#### Task instructions
In the copy, include all of the listing exactly and none of its pictures.
*** Data for this task ***
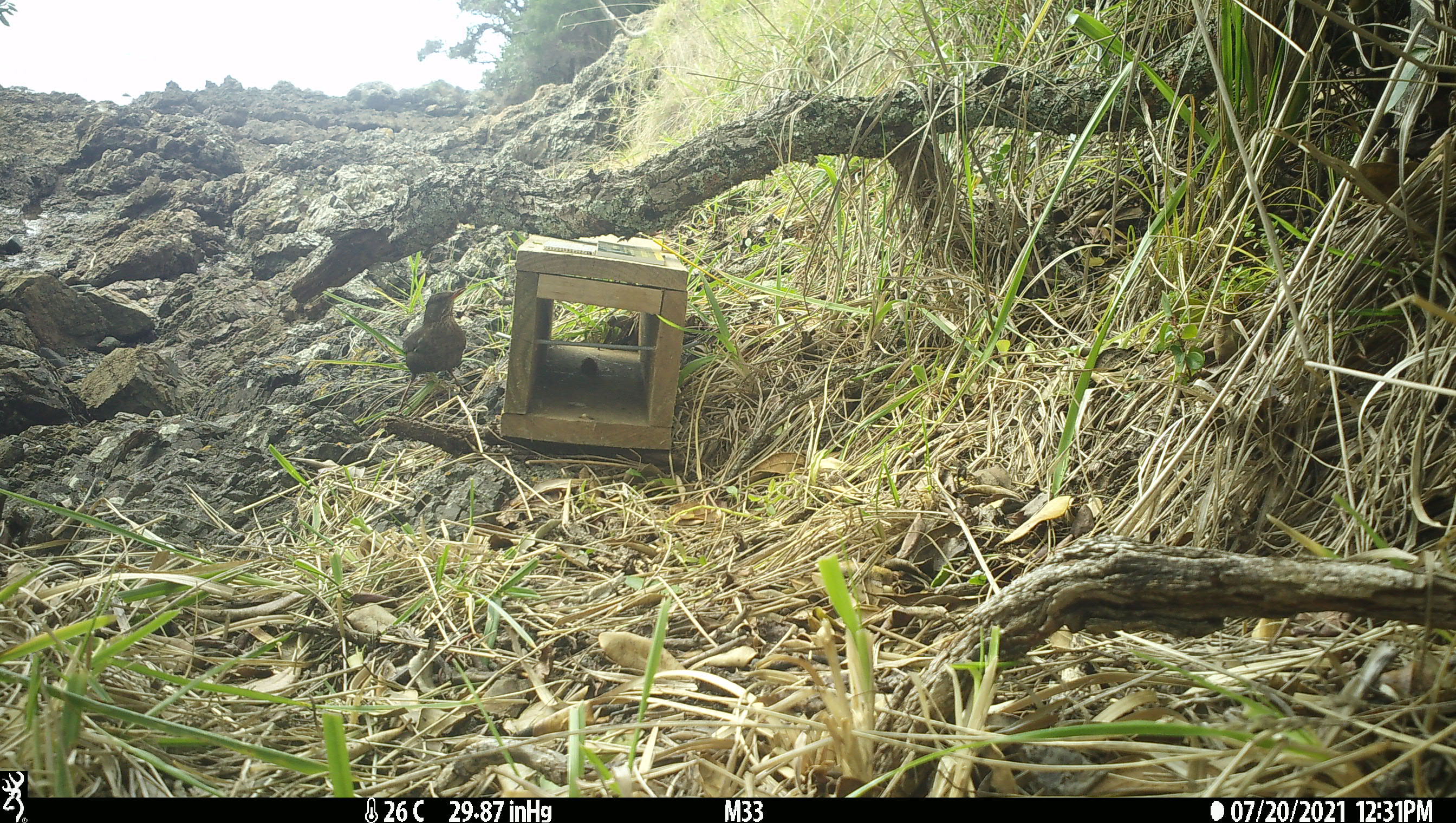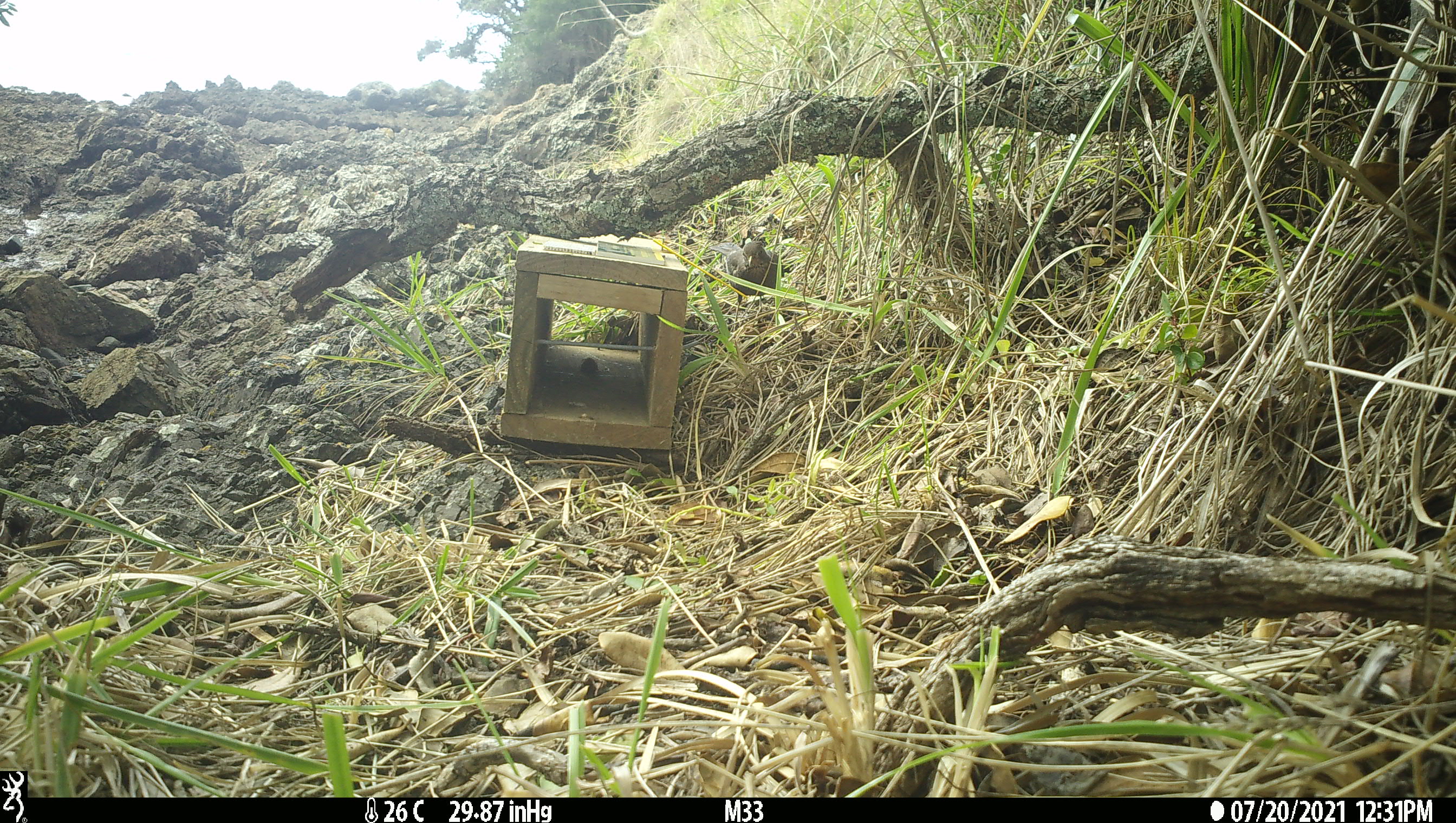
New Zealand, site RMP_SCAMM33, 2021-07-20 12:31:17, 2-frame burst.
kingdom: Animalia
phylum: Chordata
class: Aves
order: Passeriformes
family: Turdidae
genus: Turdus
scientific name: Turdus merula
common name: eurasian blackbird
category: blackbird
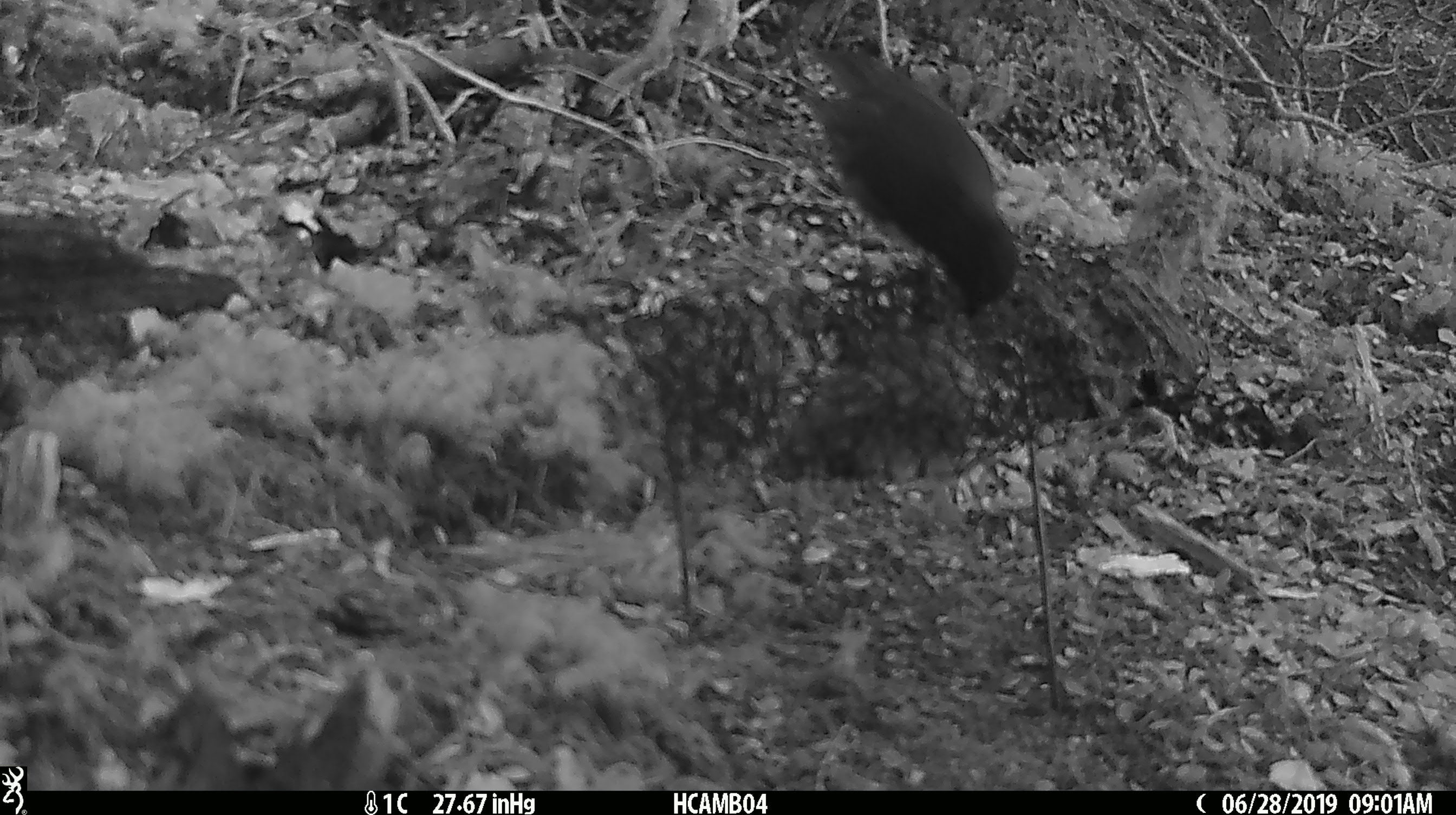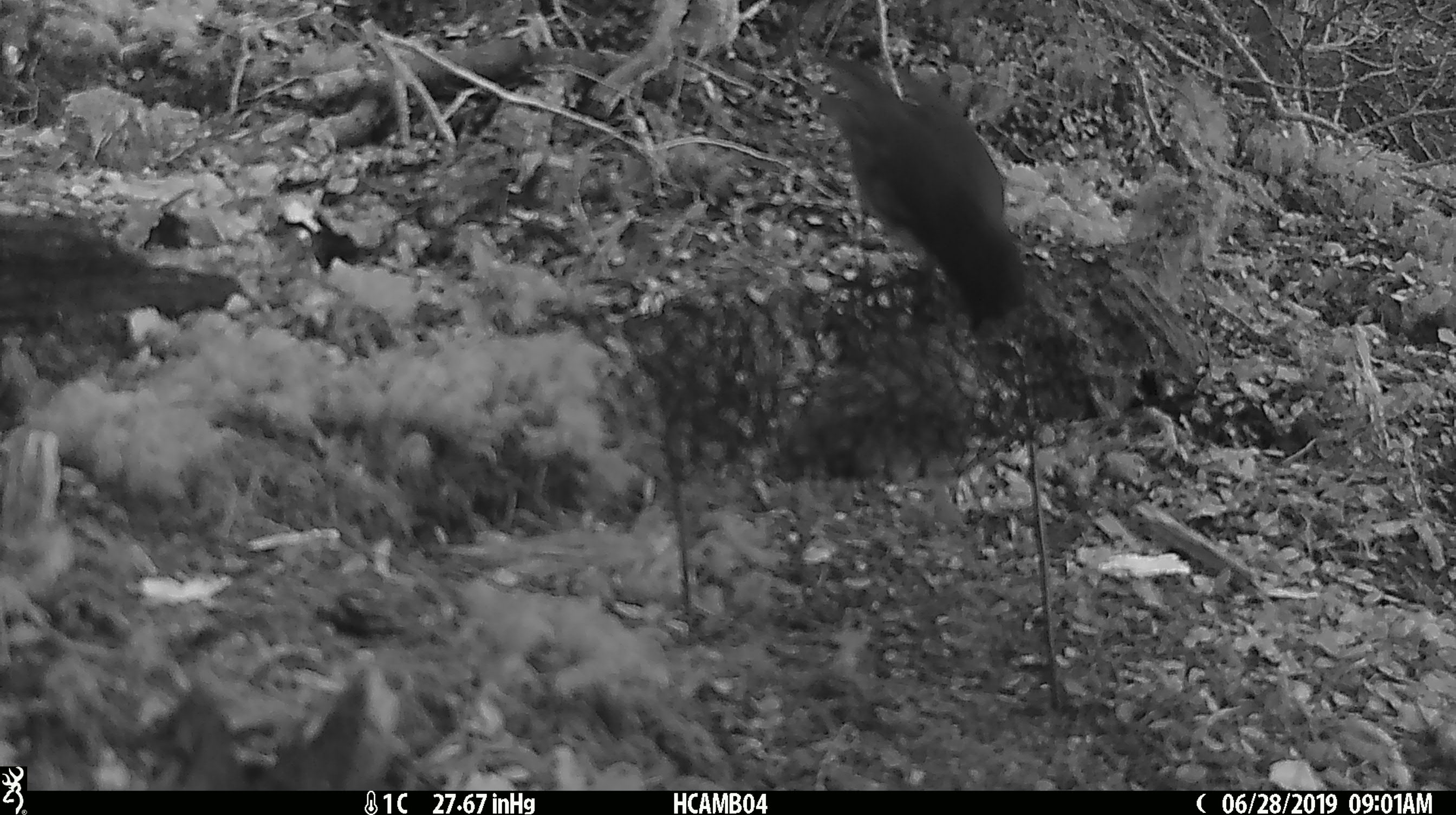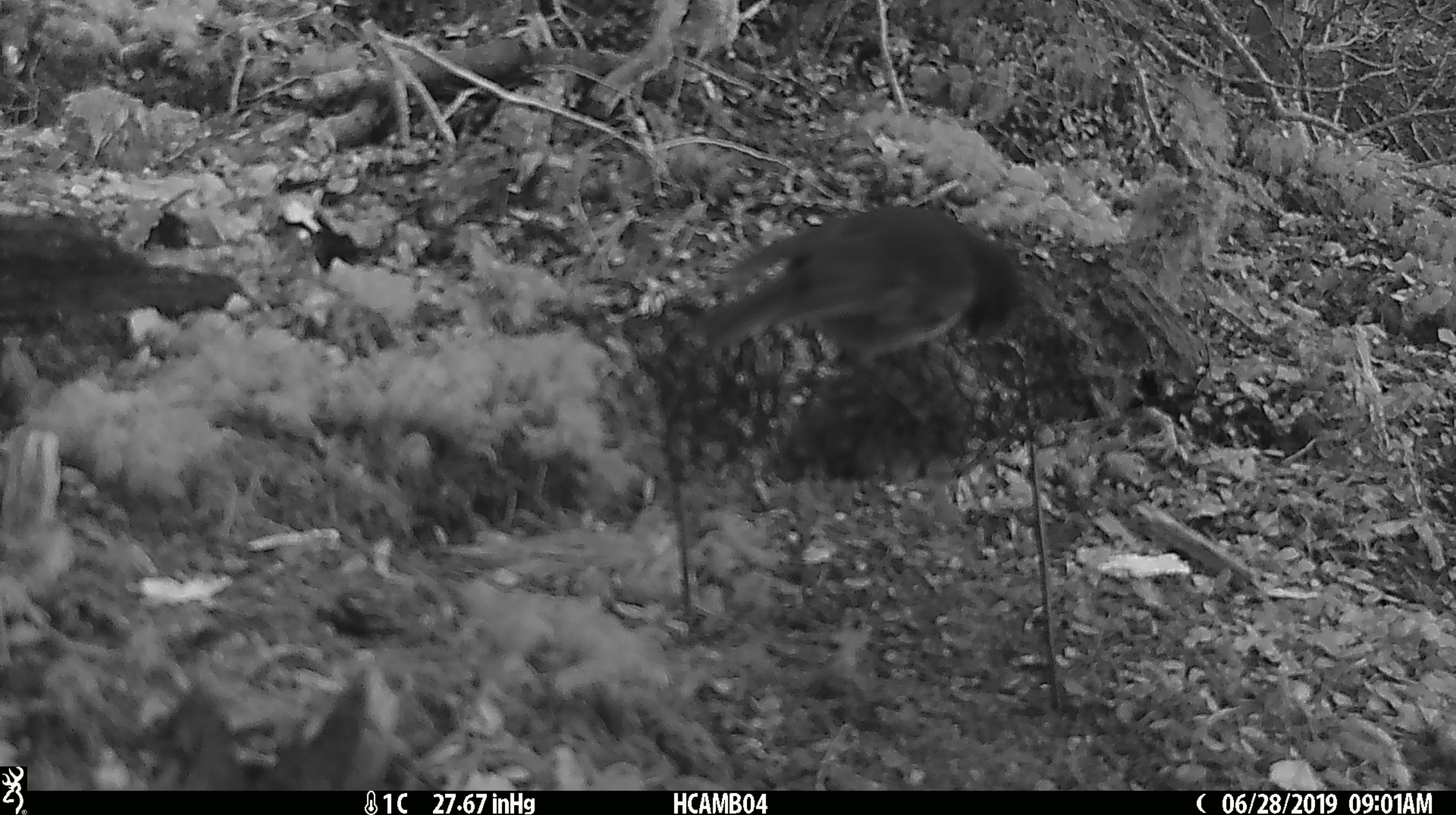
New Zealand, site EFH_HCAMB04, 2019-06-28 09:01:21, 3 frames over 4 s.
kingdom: Animalia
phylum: Chordata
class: Aves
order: Passeriformes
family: Petroicidae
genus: Petroica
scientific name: Petroica australis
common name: new zealand robin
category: robin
Robin (new zealand robin) (Petroica australis).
*** End of Data for this task ***
#### Task solution
New Zealand, site RMP_SCAMM33, 2021-07-20 12:31:17, 2-frame burst.
kingdom: Animalia
phylum: Chordata
class: Aves
order: Passeriformes
family: Turdidae
genus: Turdus
scientific name: Turdus merula
common name: eurasian blackbird
category: blackbird
New Zealand, site EFH_HCAMB04, 2019-06-28 09:01:21, 3 frames over 4 s.
kingdom: Animalia
phylum: Chordata
class: Aves
order: Passeriformes
family: Petroicidae
genus: Petroica
scientific name: Petroica australis
common name: new zealand robin
category: robin
Robin (new zealand robin) (Petroica australis).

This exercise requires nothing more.